La raison de cette cannibalisation de l’espace ludique tient en quelques centimes : un jeu sur Nintendo DS ou PS Vita coûte au minimum 20 euros tandis que la plupart des titres disponibles sur les iPhone, entre autres, coûtent moins de 5 euros quand ils ne sont pas gratuits.

Le prix à payer. “La qualité de la PS Vita justifie totalement le prix”, a affirmé Philippe Cardon, PDG de Sony France, au Nouvel Observateur. Pour 249 euros (avec une connexion Wi-Fi) ou 299 euros (avec une connexion 3G), le joueur dispose de la console portable la plus puissante sur le marché. Elle permet en outre le dézinguage intensif de monstres, de naviguer sur Internet, d'utiliser des applications telles que Twitter et de regarder des films sur un écran plus agréable que ceux des smartphones.

N’empêche que pour le même prix, ou presque, il est possible de se procurer une... Playstation 3, la console de salon de Sony, qui représente le nec plus ultra en terme de puissance de jeu.

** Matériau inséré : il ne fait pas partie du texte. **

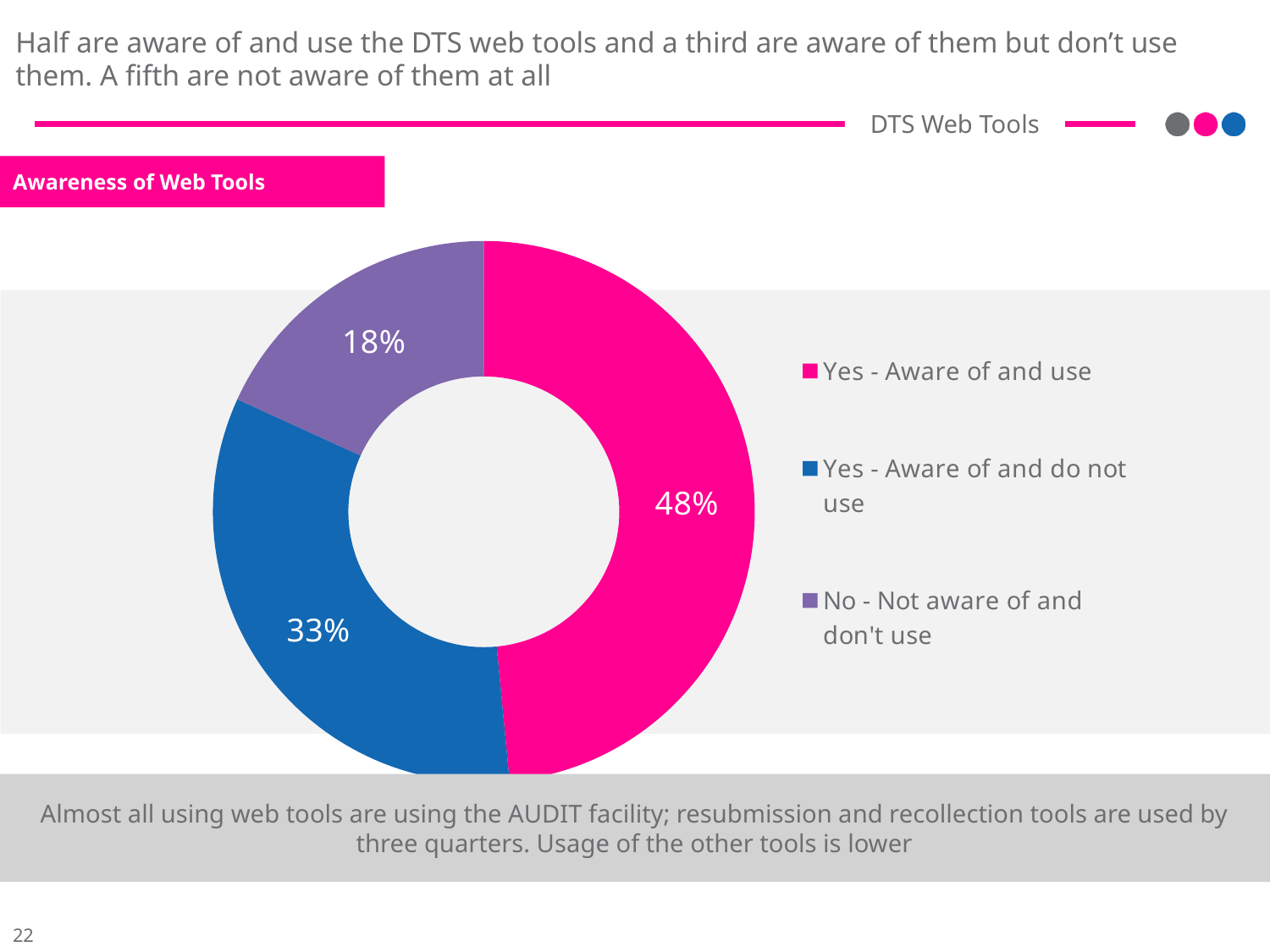
What kind of chart is shown on the slide? Pie chart (doughnut) What percentage of respondents are aware of and use the DTS web tools? 48% What is the difference in percentage points between 'Yes - Aware of and do not use' and 'No - Not aware of and don't use'? 15 Which category has the smallest share of the pie? No - Not aware of and don't use What colour is the 'Yes - Aware of and use' slice? Pink What percentage of respondents are aware of the web tools but do not use them? 33% How many categories are shown in the chart? 3 What is the difference in percentage points between 'Yes - Aware of and use' and 'Yes - Aware of and do not use'? 15 Which category has the largest share of the pie? Yes - Aware of and use What percentage of respondents are not aware of the web tools and don't use them? 18% Which is larger: the share for 'Yes - Aware of and do not use' or the share for 'No - Not aware of and don't use'? Yes - Aware of and do not use What is the title of the chart? Awareness of Web Tools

La concurrente directe de la PS Vita, la Nintendo 3DS se vend quant à elle à 150 euros. Pas sûr qu’en ces temps de crise la stratégie haut de gamme choisie par Sony soit payante...

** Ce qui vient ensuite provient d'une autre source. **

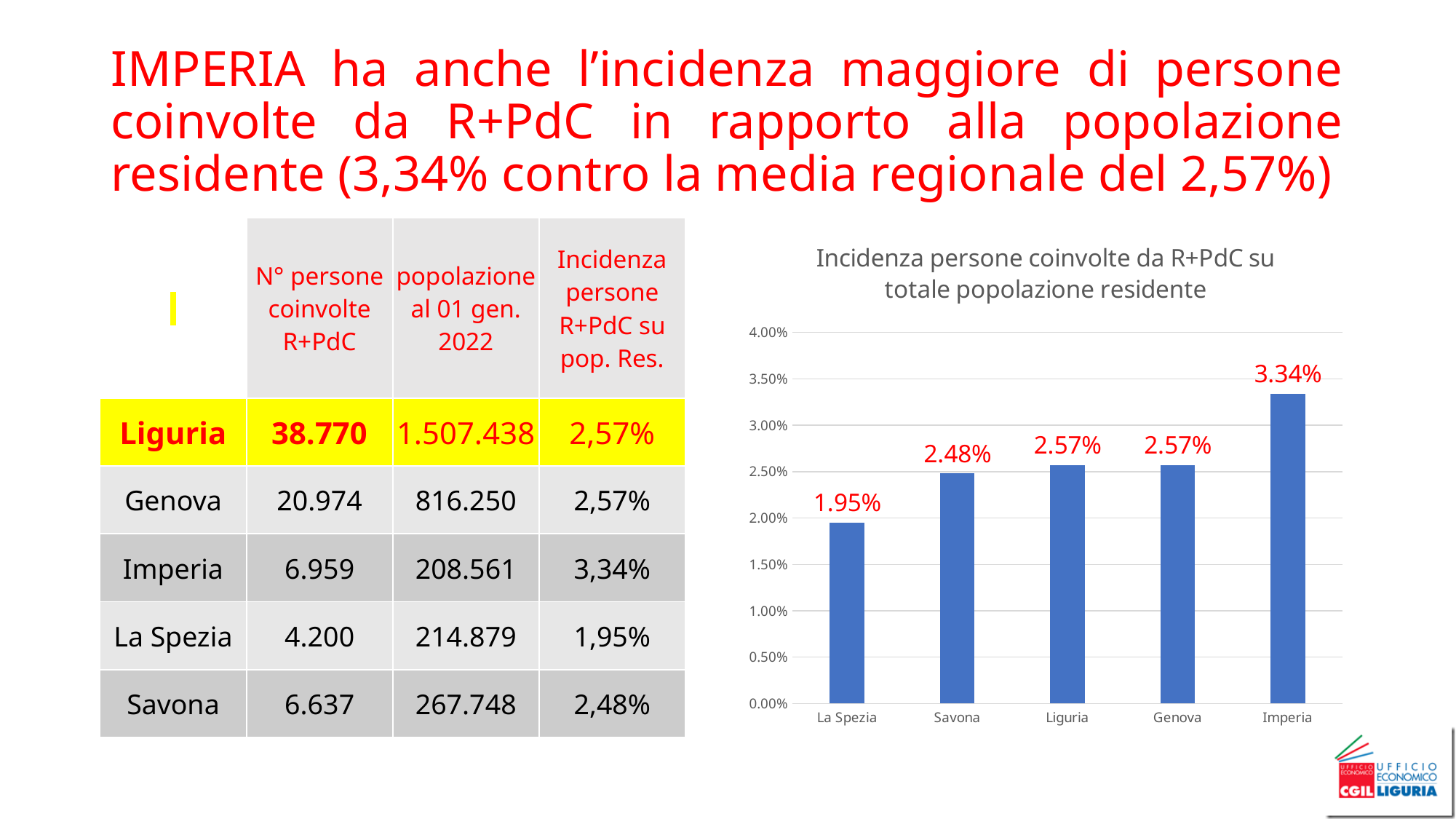
What is the value for La Spezia in the chart? 1.95% How many categories are shown on the x axis of the chart? 5 What is the value for Genova in the chart? 2.57% Which is larger, the value for Savona or the value for Imperia? Imperia Which category has the lowest value in the chart? La Spezia Which category has the highest value in the chart? Imperia Is the value for Liguria greater or less than 3.00%? less What is the difference between the values for Imperia and La Spezia? 1.39% What is the value for Savona in the chart? 2.48% What is the title of the chart? Incidenza persone coinvolte da R+PdC su totale popolazione residente What kind of chart is shown on the slide? bar chart What is the value for Imperia in the chart? 3.34%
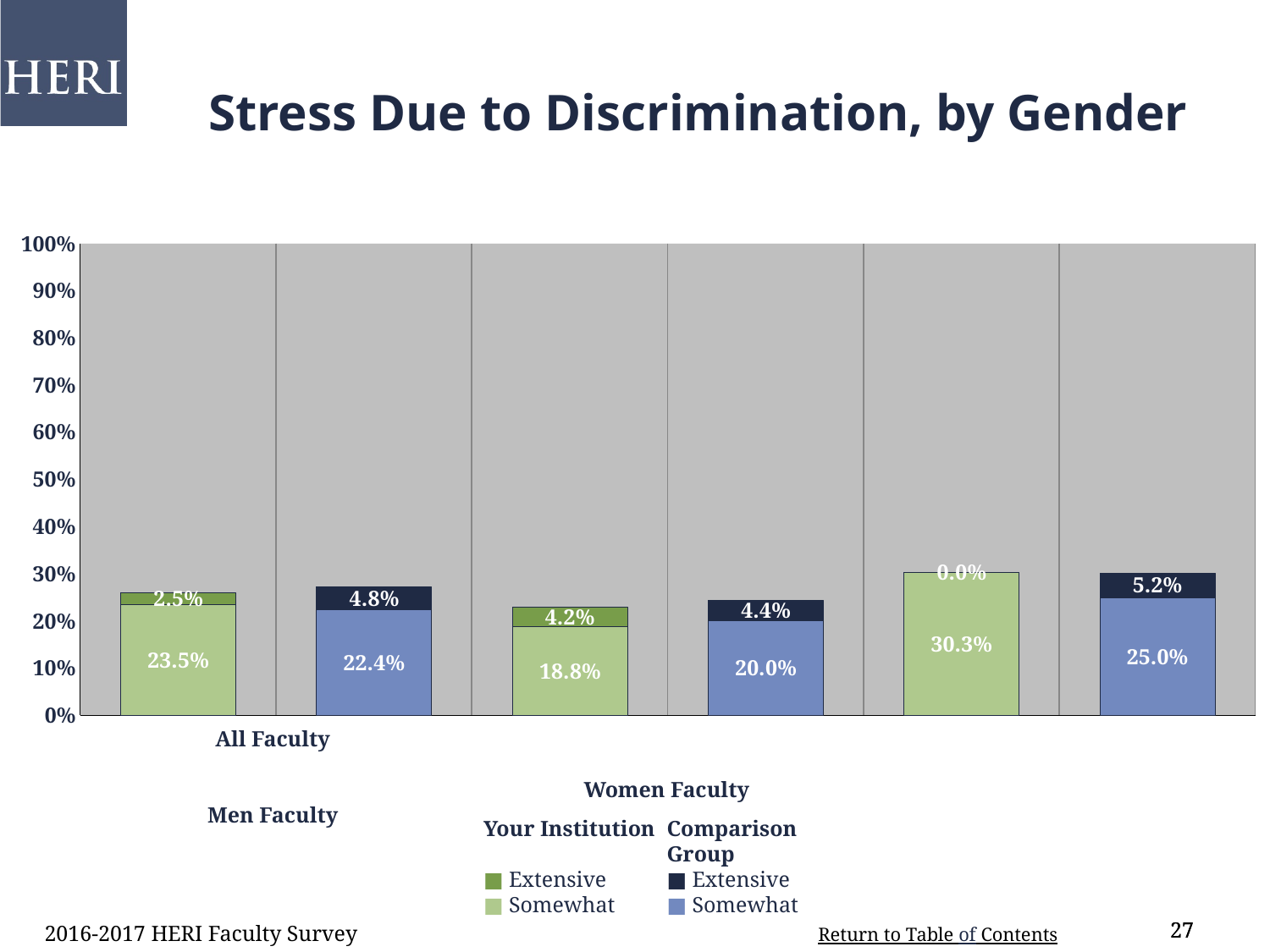
Which faculty group has the highest 'Somewhat' value for Your Institution? Women Faculty What is the difference between the 'Somewhat' values for Your Institution and the Comparison Group among Women Faculty? 5.3% What kind of chart is shown on the slide? Stacked bar chart What is the title of the chart? Stress Due to Discrimination, by Gender What is the 'Extensive' value for the Comparison Group among Women Faculty? 5.2% Which faculty group has the lowest 'Extensive' value for Your Institution? Women Faculty What is the 'Somewhat' value for Your Institution among Women Faculty? 30.3% What is the total of the stacked bar for the Comparison Group among All Faculty? 27.2% What is the total of the stacked bar for Your Institution among Men Faculty? 23.0% What is the 'Somewhat' value for Your Institution among All Faculty? 23.5% Which is larger: the 'Somewhat' value for Your Institution among Men Faculty or for the Comparison Group among Men Faculty? Comparison Group What is the 'Extensive' value for Your Institution among Men Faculty? 4.2%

Où sont les “hardcore gamers” ? La qualité reconnue des jeux disponibles au lancement de la PS Vita - Uncharted, Call of Duty etc. - et sa multitude de fonctionnalités en font un produit destiné en priorité aux amateurs avertis de jeux vidéo. Ces passionnés capables de casser leur tirelire pour leur loisir favori, aussi appelés “hardcore gamers” par les professionnels du secteur, cohabitent avec l’autre grande catégorie de “gamers”, les joueurs occasionnels.

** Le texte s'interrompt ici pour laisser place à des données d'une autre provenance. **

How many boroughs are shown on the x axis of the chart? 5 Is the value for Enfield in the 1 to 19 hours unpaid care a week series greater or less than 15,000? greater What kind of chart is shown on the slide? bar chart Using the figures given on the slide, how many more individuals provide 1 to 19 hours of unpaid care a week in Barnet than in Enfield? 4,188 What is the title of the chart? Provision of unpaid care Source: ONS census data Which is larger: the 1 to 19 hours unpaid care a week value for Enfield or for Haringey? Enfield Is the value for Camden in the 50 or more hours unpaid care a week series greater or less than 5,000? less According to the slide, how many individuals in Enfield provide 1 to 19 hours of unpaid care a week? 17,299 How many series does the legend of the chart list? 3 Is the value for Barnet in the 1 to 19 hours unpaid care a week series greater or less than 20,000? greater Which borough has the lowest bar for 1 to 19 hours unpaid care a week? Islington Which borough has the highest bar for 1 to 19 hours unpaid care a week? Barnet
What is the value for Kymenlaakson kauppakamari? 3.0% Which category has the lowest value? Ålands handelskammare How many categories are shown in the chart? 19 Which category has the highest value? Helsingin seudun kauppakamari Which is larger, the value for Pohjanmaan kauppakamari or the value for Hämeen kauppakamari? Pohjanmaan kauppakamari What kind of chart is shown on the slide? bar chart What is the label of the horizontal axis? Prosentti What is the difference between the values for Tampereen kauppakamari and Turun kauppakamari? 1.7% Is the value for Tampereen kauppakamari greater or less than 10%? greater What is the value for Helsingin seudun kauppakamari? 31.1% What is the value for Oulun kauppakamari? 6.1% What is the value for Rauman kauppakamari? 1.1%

Le problème pour Sony :  les réussites les plus marquantes ces dernières années en matière de jeux vidéo proviennent de constructeurs qui ont ciblé en priorité les joueurs du dimanche. Les jeux pour un public de 7 à 77 ans ont ainsi permis à la Nintendo Wii de devenir la console de salon la plus vendue, devant la PS3 et la Xbox 360, pourtant bien plus puissantes. Ce sont les titres faciles à prendre en main, tels que Angry Birds, qui ont popularisé les jeux sur smartphones.

Le semi-échec japonais. La PS Vita est sorti au Japon le 17 décembre dernier et les ventes ne sont pas au beau fixe. Sony se targue d’avoir écoulé 560 000 exemplaires de sa nouvelle console dans l’archipel, mais oublie de préciser que 360 000 PS Vita se sont vendues lors du premier week-end de commercialisation. En d’autres termes, après un lancement réussi, les ventes ont chuté de près de 80 %... Un scénario que le géant japonais espère probablement éviter aux États-Unis et en Europe. À ce rythme, en tout cas, la PS Vita est loin d'arriver à la cheville des 70 millions de PSP (la précédente génération de console portable de Sony) vendus dans le monde.